Given the significant economic and business uncertainties roaming the world, alongside American equities being only slightly lower than in 1929 relative to earnings over ten years, I’ve decided to buy some more insurance against a large drop in markets around the world.
I’ll continue to buy deep value UK shares, but also have in place a financial instrument that rises in value between ten- and fifty-fold should the Dow Jones fall by a large percentage. Thus, even if the price of my UK shares declines, I’ll be OK overall.
Tomorrow’s newsletter will describe the instrument I bought. Today, I briefly recap the reasons to worry about a major downturn, especially in the American share market.
(More detail on these points is in the newsletters posted: 22nd Feb – 1st March 2017, 7th & 9th & 10th June 2017, 12th – 27th June 2017, 7th – 8th July 2017, 20th -21st Dec 2017, 18th – 22nd Sept 2018).
Cyclically adjusted price earnings ratio
The first chart is taken from Professor Robert Shiller’s website.
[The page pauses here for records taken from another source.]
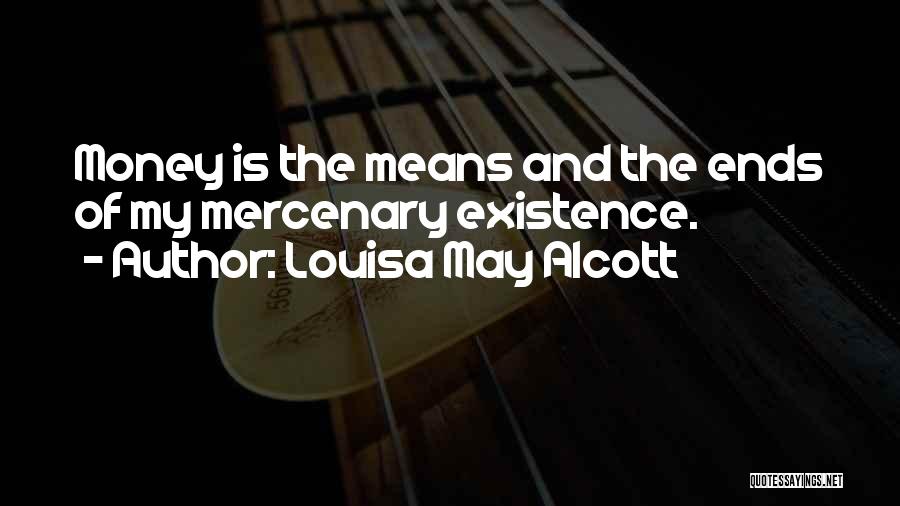 Louisa May Alcott Quotes: Money Is The Means And The Ends Of My Mercenary Existence.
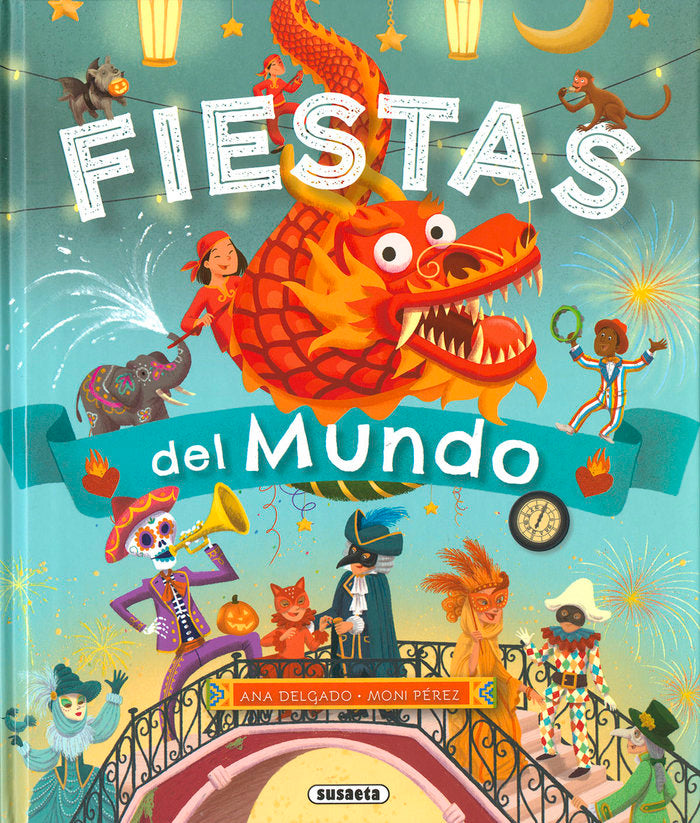 Fiestas del mundo, de DELGADO NARES, ANA | portada del libro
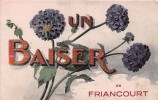 ¤¤   -   AUNEUIL   -   Un Baiser De FRIANCOURT   -   Fleurs   -   ¤¤ - Auneuil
It measures the current share price divided by the average of the past ten years’ earnings per share.
The ratio has come off its highs of around 34 in 2018 due to recent rapid growth in earnings helped by the tax cut, but nevertheless, it remains around the same level as in 1929 and 1999, and much higher than at the 1966 or 2007 peak.
Investors in American shares have high expectations of earnings growth over the next few years. Will they be fulfilled? Maybe. But there are some reasons to doubt continued resilience. I’ll outline a few of the possible triggers that might start a large slide in US shares:
- Bank crisis?
“Nearly every banking crisis in the last thirty years has been associated with a decline in cross-border investment flows that led to a decline in the price of a country’s currency. Every country that experienced a banking crisis had previously experienced an economic boom. These booms morphed into busts when the investment flows stopped.” (Manias, Panics and Crashes (2015) by Kindleberger and Aliber.)
Is the flow of loans to America slowing?
The Federal Reserve Bank of St Louis recently wrote: “As long as a government runs deficits, it has to find buyers for its bonds. In the years after the Great Recession, the Federal Reserve was a willing buyer of U.S. Treasury bonds. Since 2014, though, the Fed has put its buying spree on hold [Blue line in the chart]. So, somebody else must be taking up the slack. But who? The graph addresses this question. Contrary to some reports, foreigners are not soaking up federal government debt [Red line]. It seems to be domestic private investors [Green line], given that their holdings have continued increasing, while foreigners’ holdings have not.” We thus have an indicator that foreigners are less willing to fund American borrowing.
US GDP is around £21tn and total government debt (include the $13.5tn of Federal debt) is also $21tn, that is $64,000 per man woman and child – 40% of it is owed to foreigners.
Federal debt held by the Fed (Red), by US private investors (Green) and by Foreigners (Blue), percentage of total.
- Danger in corporate debt levels
The debt of US companies is double the level of 2008 ($3tn in 2008 and $6tn in 2019), when the last crisis set in – the economy has grown by about one-third in the last decade.